**** Task material ****

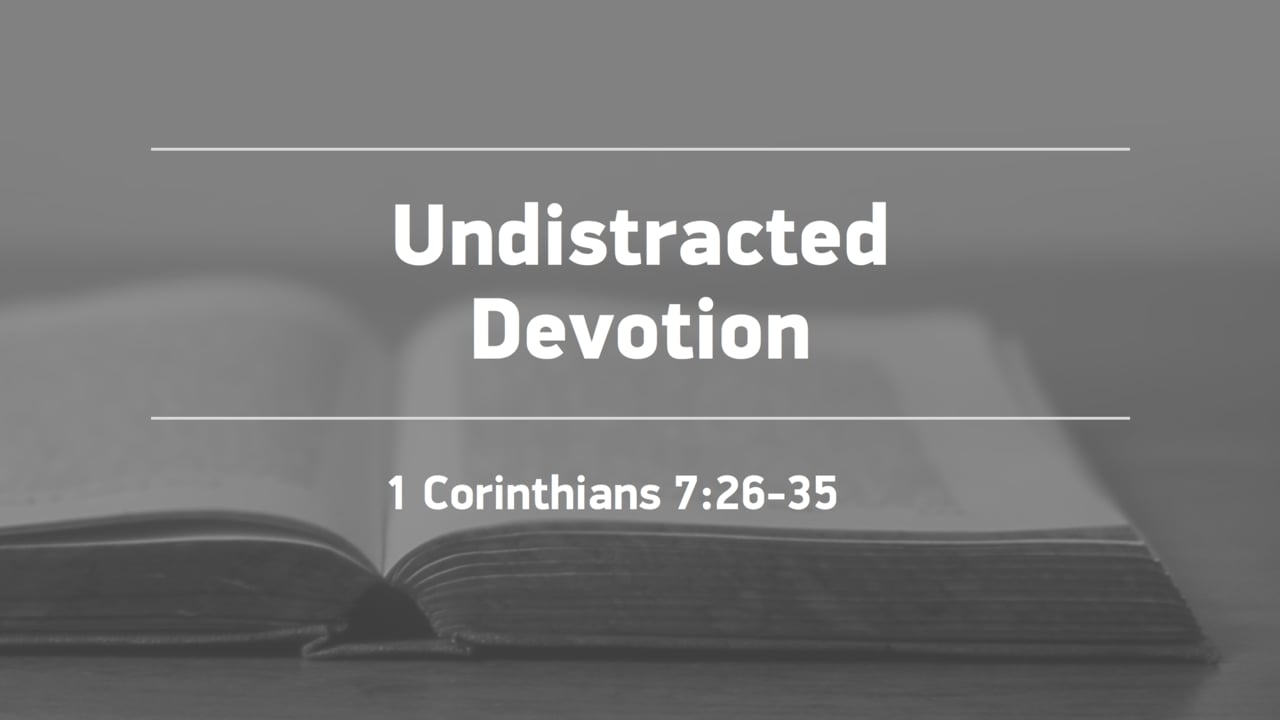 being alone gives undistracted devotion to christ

****
**** Task material ****

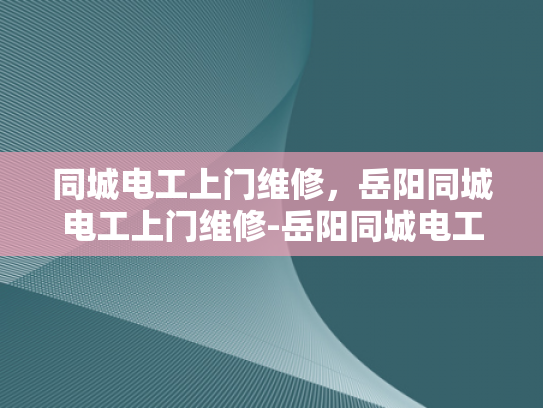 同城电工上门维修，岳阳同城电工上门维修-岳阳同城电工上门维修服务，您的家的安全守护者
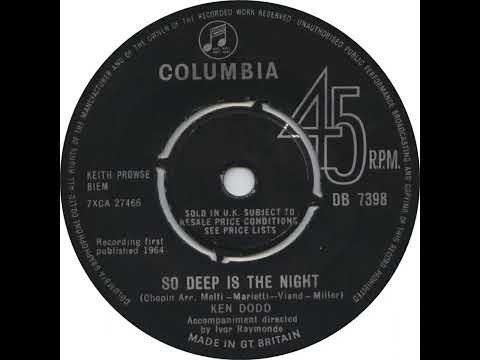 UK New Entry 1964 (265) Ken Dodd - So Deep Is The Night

****
**** Task material ****

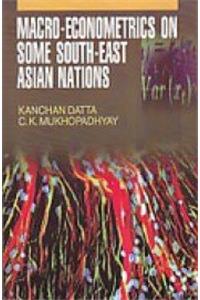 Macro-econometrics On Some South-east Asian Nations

****

◆ **Exercise aim**:
With the pictures removed, print only the lines starting at the line that has "同城电工上门维修，岳阳同城电" and ending at the line that has "UK New Entry", both ends included, exactly as they stand above.

◆ **Solution below**:
 同城电工上门维修，岳阳同城电工上门维修-岳阳同城电工上门维修服务，您的家的安全守护者
 UK New Entry 1964 (265) Ken Dodd - So Deep Is The Night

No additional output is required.